[START SOURCE EXTRACT]
Does anyone else think more men might like period drama if we didn't call it period drama?

Honey, would you like to watch some period drama sounds about as appealing as - honey, would you enjoy sitting and watching something associated with menstrual cycles and bloody cunts?! Come on.

Tips for suggesting period drama to your man:

1. While fans of the genre know that miniseries (especially BBC miniseries) is its best format - try suggesting something with a run time of less than three hours.

2. Swords and horses are a good thing. Lots of dudes like fantasy and battles; and may, therefore, enjoy a good horse laden period romp.

3. Stick to traditional themes - e.g Arthurian Legend.

My current favorites are BBC Robin Hood and BBC North & South. Swoon and double swoon.

11.07.2008

Romance is Hot Hot Hot

Bad News - the economy is in the shitter (and staying there). Good News - romance sales are up. I don't find it too surprising that in times of great turmoil, we go for the comforts of love and sex to feel happy and reassured.

Sites like eHarlequin - For women who Love to Read - provide an incredible amount of free content and an active online community. The varied Harlequin lines (Kimani Press, Silhouette, Mira, etc.) enable readers to quickly define, in a simply and fun way, the type of lover they wish or want to be. Interested in contemporary, christian characters facing the challenges of life and love - then Steeple Hill Inspired is the place for you. Are you a discerning woman looking for erotic stories of desire? Then go "ignite yourself" with the Spice line. Looking for a powerful, magical world you can only imagine - head on over to Luna and connect with your fellow magic lovers.

My favorite books are stand alone paranormals, but when reading series I like to be sparked by passion and fueled by desire - I'm a Silhouette Romantic Suspense gal.

Professionally, I try not to judge others reading habits - but personally, I must admit that the home & family lines creep me out. I'm sure I would find them a fine read, but the covers and titles weird me out:

Exhibit A:


Exhibit B:


Am I too biased? These are a little creepy, right?

10.01.2008

F U in Your Mind Hole

As I continue on my paranormal romance journey - at times carefully navigating the alpha male/forced sexual encounter line - I've discovered the appeal of a certain trope of paranormal loving. Often the alpha male is so big (literally his giant penis is so big) or so scary or so strong that the heroine is afraid or timid and in order to woo her he must first come to her in her dreams, a.k.a f her in her mind hole. These dream encounters are so lovely and sensual that the heroine no longer fears his giant man (cock) and soon welcomes him in to her bed.
[END SOURCE EXTRACT]
INSTRUCTIONS:
1. From the romance blog excerpt, return everything from "Does anyone else" down to "and double swoon.", copied word for word.
2. Resume the romance blog excerpt, writing on from the point where it stops.
[START ENTRIES SHOWN]
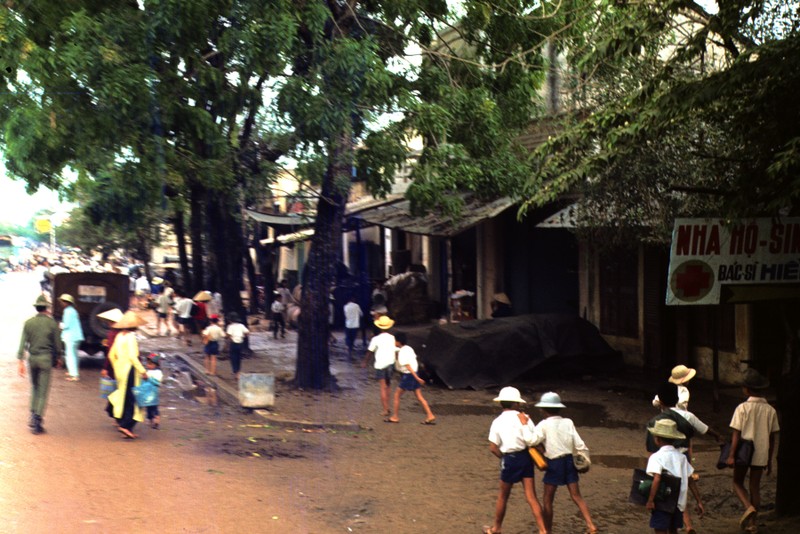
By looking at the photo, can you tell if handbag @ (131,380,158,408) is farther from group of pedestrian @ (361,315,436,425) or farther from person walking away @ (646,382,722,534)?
person walking away @ (646,382,722,534)

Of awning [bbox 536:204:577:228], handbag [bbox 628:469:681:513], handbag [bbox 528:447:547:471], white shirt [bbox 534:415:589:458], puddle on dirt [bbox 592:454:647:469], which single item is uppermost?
awning [bbox 536:204:577:228]

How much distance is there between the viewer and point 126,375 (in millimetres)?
11656

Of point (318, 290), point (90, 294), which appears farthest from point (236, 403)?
point (90, 294)

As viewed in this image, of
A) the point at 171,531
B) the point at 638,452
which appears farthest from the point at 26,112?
the point at 638,452

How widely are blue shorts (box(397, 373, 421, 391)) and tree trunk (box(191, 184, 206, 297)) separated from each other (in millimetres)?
9645

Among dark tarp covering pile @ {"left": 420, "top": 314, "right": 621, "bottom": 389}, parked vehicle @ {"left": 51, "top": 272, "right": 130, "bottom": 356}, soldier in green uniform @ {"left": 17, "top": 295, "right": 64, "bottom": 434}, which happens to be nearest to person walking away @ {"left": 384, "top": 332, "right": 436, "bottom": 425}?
dark tarp covering pile @ {"left": 420, "top": 314, "right": 621, "bottom": 389}

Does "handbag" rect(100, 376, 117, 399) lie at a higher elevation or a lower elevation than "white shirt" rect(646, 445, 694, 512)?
higher

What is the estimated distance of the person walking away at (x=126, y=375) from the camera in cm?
1166

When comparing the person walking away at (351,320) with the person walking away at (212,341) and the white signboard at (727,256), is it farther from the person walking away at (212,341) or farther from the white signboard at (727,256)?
the white signboard at (727,256)

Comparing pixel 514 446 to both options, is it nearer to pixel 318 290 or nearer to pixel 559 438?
pixel 559 438

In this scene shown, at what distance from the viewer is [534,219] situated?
2242cm

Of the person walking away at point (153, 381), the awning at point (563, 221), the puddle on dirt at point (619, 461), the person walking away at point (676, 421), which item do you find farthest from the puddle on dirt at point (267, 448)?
the awning at point (563, 221)

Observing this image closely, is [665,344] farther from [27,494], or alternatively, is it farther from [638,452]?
[27,494]

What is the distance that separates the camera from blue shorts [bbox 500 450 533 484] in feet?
25.6
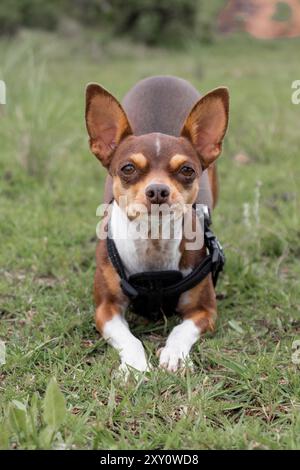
[END ENTRIES SHOWN]
PER-TASK OUTPUTS:
1.
Does anyone else think more men might like period drama if we didn't call it period drama?

Honey, would you like to watch some period drama sounds about as appealing as - honey, would you enjoy sitting and watching something associated with menstrual cycles and bloody cunts?! Come on.

Tips for suggesting period drama to your man:

1. While fans of the genre know that miniseries (especially BBC miniseries) is its best format - try suggesting something with a run time of less than three hours.

2. Swords and horses are a good thing. Lots of dudes like fantasy and battles; and may, therefore, enjoy a good horse laden period romp.

3. Stick to traditional themes - e.g Arthurian Legend.

My current favorites are BBC Robin Hood and BBC North & South. Swoon and double swoon.

2.
Oh baby you're so dreamy please do me in my dreams ...

Oh no, I could never say yes to you, unless you do me in my dreams ....

These fantasies skirt the line of rape (he's immortal and therefore willfully controlling her dream), but they also open the door for the heroine to release her inhibitions and give in to her desires - they find a way to appeal to the desire for capture, rescue, protection fantasies while simultaneously appealing to the desire for strong, sexy heroines. Is this trope troubling? Perhaps, depending on how it's written - but it can also be incredibly hot.

9.12.2008

Bind and Serve

Did anyone else know there is a sub-genre of romance labeled "Capture and Bondage"? I particularly like this cover/title combo as it implies things that are neither quick nor easy.



And this week's cover of the week goes to Outlook Orgasmic. Bonus points for lewd use of childhood games. If only they could have covered his magic balls with the magic eight ball. Ahh to dream.



Read an excerpt here.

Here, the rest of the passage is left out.